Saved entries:
+---+

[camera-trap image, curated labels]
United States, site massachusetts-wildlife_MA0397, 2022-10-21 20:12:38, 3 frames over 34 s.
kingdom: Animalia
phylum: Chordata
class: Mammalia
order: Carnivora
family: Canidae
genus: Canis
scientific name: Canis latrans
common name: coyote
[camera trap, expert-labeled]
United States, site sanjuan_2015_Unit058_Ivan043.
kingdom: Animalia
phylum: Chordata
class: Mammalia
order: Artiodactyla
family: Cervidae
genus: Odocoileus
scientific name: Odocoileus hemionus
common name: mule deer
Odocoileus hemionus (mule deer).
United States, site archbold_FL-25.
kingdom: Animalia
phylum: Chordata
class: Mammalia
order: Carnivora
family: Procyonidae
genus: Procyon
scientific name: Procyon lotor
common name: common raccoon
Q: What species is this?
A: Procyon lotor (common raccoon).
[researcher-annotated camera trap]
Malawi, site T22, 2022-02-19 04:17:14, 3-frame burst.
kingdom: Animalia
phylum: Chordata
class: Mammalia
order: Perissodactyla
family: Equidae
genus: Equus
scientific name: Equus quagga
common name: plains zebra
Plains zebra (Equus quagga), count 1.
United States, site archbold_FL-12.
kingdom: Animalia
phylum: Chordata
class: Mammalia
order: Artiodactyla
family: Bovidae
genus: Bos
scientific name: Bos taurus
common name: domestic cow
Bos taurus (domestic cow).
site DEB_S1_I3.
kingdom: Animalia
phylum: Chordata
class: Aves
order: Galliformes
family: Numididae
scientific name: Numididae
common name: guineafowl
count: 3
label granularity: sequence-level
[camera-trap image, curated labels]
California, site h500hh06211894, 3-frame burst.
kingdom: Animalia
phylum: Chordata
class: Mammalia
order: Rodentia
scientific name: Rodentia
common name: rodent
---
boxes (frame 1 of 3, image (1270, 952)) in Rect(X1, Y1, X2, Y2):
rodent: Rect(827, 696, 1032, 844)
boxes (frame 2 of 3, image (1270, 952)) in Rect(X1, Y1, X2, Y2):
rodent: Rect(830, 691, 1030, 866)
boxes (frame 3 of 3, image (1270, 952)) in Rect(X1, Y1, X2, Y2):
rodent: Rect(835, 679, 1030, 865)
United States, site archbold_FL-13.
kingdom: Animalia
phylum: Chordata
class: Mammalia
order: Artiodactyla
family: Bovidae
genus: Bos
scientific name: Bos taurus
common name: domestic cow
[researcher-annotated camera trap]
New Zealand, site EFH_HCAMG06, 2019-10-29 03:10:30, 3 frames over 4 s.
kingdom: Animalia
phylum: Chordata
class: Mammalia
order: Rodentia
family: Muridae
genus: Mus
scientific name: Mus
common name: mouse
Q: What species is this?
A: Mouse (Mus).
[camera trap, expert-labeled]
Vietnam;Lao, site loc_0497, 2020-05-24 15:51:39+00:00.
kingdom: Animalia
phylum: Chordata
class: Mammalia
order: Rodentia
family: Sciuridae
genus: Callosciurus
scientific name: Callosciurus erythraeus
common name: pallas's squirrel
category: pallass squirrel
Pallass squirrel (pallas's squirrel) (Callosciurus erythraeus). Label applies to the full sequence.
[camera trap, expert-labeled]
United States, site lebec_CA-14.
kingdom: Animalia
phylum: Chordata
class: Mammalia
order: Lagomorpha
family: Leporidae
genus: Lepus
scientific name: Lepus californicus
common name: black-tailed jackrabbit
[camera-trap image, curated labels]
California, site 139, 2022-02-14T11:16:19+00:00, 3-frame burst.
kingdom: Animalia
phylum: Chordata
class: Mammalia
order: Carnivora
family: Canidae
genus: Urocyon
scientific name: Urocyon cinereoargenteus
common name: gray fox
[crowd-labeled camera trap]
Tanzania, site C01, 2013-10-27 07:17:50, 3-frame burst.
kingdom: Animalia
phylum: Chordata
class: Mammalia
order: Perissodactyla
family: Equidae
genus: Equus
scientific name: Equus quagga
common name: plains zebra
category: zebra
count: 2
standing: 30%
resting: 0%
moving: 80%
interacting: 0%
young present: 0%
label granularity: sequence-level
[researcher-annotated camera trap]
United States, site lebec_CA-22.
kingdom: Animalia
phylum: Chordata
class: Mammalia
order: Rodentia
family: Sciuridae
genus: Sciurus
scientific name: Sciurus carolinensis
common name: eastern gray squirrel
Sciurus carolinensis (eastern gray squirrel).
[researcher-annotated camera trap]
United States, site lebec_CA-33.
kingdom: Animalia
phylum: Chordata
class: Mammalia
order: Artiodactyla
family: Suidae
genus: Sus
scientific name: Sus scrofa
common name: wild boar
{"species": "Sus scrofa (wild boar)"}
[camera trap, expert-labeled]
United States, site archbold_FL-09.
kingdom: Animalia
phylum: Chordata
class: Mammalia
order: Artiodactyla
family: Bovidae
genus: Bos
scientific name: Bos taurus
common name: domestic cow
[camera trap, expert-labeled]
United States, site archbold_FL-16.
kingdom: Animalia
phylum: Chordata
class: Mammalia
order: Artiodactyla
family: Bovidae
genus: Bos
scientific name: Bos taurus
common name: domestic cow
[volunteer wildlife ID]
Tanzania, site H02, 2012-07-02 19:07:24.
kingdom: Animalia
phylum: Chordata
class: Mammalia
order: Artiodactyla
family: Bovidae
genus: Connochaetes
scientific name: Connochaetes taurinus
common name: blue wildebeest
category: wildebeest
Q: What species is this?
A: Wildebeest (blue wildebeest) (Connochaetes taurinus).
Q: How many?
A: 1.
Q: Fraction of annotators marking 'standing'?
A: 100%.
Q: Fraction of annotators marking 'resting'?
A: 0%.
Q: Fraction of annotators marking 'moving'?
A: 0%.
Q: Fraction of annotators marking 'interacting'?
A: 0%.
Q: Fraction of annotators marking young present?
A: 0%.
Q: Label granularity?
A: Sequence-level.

+---+

What you will do: Please retype, with no changes, the lines that run from the first line of the entries to the line with "A: Procyon lotor (common raccoon).", both ends included.

Answer space:
[camera-trap image, curated labels]
United States, site massachusetts-wildlife_MA0397, 2022-10-21 20:12:38, 3 frames over 34 s.
kingdom: Animalia
phylum: Chordata
class: Mammalia
order: Carnivora
family: Canidae
genus: Canis
scientific name: Canis latrans
common name: coyote
[camera trap, expert-labeled]
United States, site sanjuan_2015_Unit058_Ivan043.
kingdom: Animalia
phylum: Chordata
class: Mammalia
order: Artiodactyla
family: Cervidae
genus: Odocoileus
scientific name: Odocoileus hemionus
common name: mule deer
Odocoileus hemionus (mule deer).
United States, site archbold_FL-25.
kingdom: Animalia
phylum: Chordata
class: Mammalia
order: Carnivora
family: Procyonidae
genus: Procyon
scientific name: Procyon lotor
common name: common raccoon
Q: What species is this?
A: Procyon lotor (common raccoon).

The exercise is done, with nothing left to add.